La capitale rwandaise Kigali accueille cette semaine la réunion des chefs de gouvernement du Commonwealth. Héritage de la colonisation britannique et dirigée par la reine d'Angleterre, la « Communauté des nations » regroupe 54 pays dont 19 pays africains. Elle va s'élargir avec l'entrée vendredi 24 juin de deux États africains, le Gabon et le Togo. Ces deux pays pourtant francophones rejoignent donc l'organisation internationale anglophone, après des années d'efforts.

Si le Togo a été marqué par la colonisation britannique, le Gabon n'a pas de lien historique avec le Commonwealth. Mais les deux pays cherchent à adhérer au club anglophone depuis une décennie - le président gabonais Ali Bongo tente même depuis des années d'imposer l'enseignement de l'anglais dès le primaire.

Le modèle du Rwanda, qui a connu un bel essor économique depuis son adhésion au Commonwealth en 2009, est dans toutes les têtes.
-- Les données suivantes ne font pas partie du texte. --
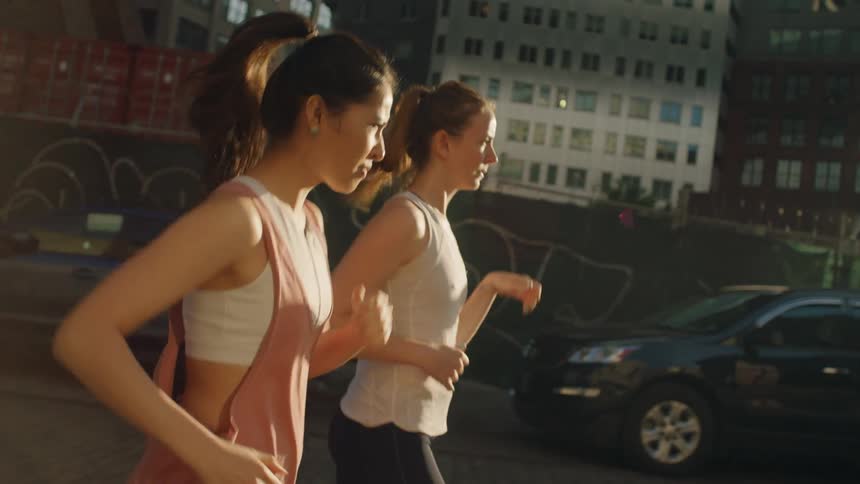 Two women jog in the street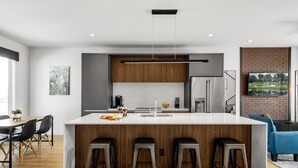 Eine moderne Küche mit einer zentralen Kochinsel, Barhocker, einem eingebauten Kühlschrank und einer Pendelleuchte.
Intégrer cette communauté anglophone de 2,5 milliards d'habitants n'implique pas d'avantage commercial en tant que tel, mais permet d'attirer de nouveaux investisseurs.

C'est également pour les autorités de Libreville et de Lomé, depuis longtemps critiquées pour leur pouvoir autoritaire, une reconnaissance politique - le Commonwealth ayant mené plusieurs missions sur le terrain pour observer notamment l'évolution des institutions.